◆ **GIVEN EXERCISE**
Rewrite all of the material below as a numbered list, one line per item, leaving out the blank lines.

╔══

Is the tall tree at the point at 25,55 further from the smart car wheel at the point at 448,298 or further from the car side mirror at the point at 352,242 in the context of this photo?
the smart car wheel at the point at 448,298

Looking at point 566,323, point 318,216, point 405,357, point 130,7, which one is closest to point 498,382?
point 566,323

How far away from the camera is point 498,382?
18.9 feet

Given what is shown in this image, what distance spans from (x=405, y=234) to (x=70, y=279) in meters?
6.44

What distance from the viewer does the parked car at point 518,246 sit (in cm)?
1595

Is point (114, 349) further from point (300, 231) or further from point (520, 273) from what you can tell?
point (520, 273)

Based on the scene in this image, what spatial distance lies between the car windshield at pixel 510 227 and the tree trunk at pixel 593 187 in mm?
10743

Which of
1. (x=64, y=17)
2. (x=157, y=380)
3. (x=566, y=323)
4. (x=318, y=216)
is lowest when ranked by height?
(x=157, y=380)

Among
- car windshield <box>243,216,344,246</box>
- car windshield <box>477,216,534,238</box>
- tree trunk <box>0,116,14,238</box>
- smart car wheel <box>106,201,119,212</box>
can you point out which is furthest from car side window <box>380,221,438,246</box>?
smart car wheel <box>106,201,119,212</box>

╚══

◆ **FINAL ANSWER**
1. Is the tall tree at the point at 25,55 further from the smart car wheel at the point at 448,298 or further from the car side mirror at the point at 352,242 in the context of this photo?
2. the smart car wheel at the point at 448,298
3. Looking at point 566,323, point 318,216, point 405,357, point 130,7, which one is closest to point 498,382?
4. point 566,323
5. How far away from the camera is point 498,382?
6. 18.9 feet
7. Given what is shown in this image, what distance spans from (x=405, y=234) to (x=70, y=279) in meters?
8. 6.44
9. What distance from the viewer does the parked car at point 518,246 sit (in cm)?
10. 1595
11. Is point (114, 349) further from point (300, 231) or further from point (520, 273) from what you can tell?
12. point (520, 273)
13. Based on the scene in this image, what spatial distance lies between the car windshield at pixel 510 227 and the tree trunk at pixel 593 187 in mm?
14. 10743
15. Which of
16. 1. (x=64, y=17)
17. 2. (x=157, y=380)
18. 3. (x=566, y=323)
19. 4. (x=318, y=216)
20. is lowest when ranked by height?
21. (x=157, y=380)
22. Among
23. - car windshield <box>243,216,344,246</box>
24. - car windshield <box>477,216,534,238</box>
25. - tree trunk <box>0,116,14,238</box>
26. - smart car wheel <box>106,201,119,212</box>
27. can you point out which is furthest from car side window <box>380,221,438,246</box>?
28. smart car wheel <box>106,201,119,212</box>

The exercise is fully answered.